Information supplied:
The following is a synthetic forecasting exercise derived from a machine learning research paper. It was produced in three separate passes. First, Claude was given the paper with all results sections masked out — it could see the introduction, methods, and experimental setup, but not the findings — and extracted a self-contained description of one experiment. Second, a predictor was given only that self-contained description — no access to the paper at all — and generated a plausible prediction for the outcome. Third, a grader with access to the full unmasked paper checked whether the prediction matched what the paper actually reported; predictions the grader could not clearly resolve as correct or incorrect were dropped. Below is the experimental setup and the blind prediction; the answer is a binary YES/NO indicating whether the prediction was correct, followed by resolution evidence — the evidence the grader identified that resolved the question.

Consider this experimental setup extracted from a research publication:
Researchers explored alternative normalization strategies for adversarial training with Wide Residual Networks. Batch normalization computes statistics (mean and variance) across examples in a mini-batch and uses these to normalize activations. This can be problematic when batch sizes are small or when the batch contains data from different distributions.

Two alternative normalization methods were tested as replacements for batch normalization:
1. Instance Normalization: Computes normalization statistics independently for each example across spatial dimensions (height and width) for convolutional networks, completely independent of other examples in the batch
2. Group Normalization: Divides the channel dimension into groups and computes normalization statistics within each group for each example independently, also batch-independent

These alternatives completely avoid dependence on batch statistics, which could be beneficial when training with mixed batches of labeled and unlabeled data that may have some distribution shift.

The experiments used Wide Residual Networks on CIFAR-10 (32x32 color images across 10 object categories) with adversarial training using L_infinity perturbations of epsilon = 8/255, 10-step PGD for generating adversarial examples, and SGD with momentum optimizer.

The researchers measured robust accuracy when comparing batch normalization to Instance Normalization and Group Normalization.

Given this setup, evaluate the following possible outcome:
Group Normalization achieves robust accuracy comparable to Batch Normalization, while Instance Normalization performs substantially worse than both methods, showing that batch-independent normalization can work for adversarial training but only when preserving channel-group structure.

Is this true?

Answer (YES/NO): NO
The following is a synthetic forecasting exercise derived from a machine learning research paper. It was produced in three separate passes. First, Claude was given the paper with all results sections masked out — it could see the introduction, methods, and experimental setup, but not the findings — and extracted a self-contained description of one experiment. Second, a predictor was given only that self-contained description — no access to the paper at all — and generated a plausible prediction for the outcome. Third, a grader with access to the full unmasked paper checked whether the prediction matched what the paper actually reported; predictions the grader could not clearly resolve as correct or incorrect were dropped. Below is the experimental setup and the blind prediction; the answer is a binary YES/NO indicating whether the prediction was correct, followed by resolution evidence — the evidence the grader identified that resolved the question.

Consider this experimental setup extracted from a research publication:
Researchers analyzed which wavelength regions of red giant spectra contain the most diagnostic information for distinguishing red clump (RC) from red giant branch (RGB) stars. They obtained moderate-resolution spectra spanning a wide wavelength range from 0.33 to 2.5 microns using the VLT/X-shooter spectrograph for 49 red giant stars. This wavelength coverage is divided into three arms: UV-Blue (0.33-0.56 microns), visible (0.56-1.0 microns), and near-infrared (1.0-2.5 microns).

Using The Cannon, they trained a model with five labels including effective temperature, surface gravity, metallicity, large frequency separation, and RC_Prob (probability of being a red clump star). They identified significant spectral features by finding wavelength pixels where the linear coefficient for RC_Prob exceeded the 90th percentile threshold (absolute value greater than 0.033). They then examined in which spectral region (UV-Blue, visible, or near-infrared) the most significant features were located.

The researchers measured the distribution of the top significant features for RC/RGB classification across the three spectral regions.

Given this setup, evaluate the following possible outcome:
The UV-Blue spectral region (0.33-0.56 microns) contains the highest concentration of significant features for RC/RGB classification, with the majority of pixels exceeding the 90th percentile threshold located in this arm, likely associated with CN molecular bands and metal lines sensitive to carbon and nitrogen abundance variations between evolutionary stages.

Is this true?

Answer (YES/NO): NO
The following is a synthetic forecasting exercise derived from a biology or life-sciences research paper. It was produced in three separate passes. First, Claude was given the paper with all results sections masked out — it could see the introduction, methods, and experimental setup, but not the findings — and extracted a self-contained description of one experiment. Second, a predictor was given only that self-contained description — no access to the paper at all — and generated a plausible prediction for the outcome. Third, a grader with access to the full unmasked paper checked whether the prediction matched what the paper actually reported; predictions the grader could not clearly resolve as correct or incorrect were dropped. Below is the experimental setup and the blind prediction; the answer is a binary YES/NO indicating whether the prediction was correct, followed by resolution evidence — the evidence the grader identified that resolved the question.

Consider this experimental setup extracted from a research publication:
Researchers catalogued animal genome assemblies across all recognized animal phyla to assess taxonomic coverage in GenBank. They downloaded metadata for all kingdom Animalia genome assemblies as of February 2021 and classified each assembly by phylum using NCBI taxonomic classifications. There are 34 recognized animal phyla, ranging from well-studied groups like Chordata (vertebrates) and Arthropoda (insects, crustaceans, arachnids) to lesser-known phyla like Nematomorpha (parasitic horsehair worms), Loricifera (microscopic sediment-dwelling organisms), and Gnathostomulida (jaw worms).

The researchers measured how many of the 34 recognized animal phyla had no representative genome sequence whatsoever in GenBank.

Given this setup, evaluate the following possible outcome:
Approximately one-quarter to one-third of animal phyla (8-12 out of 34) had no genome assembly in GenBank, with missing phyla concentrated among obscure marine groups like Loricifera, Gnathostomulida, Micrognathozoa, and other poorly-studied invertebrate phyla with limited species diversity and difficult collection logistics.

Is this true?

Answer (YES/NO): YES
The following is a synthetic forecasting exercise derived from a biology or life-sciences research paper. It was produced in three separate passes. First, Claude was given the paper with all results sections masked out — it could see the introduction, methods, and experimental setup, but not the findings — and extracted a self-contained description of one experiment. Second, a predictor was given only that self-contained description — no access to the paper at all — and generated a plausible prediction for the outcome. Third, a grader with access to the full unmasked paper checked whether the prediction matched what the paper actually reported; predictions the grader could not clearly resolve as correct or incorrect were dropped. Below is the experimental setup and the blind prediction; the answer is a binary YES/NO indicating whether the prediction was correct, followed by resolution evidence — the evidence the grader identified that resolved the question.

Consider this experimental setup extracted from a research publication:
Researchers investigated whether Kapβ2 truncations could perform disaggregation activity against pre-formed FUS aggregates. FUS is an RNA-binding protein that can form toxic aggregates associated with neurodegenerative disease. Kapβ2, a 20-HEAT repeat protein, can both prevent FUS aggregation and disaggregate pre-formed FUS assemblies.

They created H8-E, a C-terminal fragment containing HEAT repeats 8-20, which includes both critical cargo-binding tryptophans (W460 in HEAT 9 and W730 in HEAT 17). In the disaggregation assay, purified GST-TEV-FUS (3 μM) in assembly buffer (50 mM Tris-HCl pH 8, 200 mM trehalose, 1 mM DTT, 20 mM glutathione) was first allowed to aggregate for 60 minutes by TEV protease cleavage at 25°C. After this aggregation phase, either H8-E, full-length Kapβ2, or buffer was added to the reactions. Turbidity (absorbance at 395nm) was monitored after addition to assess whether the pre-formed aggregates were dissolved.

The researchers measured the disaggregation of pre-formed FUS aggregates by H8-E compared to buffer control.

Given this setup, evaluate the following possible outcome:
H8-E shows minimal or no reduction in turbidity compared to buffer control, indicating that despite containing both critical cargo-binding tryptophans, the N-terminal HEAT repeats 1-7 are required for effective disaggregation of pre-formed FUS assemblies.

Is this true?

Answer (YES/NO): NO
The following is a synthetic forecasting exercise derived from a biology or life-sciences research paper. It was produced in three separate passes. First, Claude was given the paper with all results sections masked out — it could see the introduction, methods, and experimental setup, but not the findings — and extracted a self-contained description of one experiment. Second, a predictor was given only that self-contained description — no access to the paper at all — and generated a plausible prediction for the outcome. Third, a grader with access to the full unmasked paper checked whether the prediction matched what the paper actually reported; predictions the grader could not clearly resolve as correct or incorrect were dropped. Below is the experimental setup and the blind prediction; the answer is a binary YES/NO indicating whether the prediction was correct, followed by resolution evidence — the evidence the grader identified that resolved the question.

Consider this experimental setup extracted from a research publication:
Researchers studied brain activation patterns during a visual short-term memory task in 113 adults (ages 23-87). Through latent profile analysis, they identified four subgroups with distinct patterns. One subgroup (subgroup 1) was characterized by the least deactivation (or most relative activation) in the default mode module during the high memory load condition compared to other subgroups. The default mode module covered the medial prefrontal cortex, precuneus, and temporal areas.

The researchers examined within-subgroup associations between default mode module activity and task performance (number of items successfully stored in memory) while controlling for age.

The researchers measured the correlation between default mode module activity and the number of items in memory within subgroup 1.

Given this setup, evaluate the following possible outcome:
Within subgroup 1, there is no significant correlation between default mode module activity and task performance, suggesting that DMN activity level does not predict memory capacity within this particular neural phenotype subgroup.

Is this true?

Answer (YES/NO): NO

Goal of the exercise: All lines above between those holding "Two alternative normalization" and "1. Instance Normalization: Computes", inclusive, must be set down unchanged, and no other line may be included.

Reply:
Two alternative normalization methods were tested as replacements for batch normalization:
1. Instance Normalization: Computes normalization statistics independently for each example across spatial dimensions (height and width) for convolutional networks, completely independent of other examples in the batch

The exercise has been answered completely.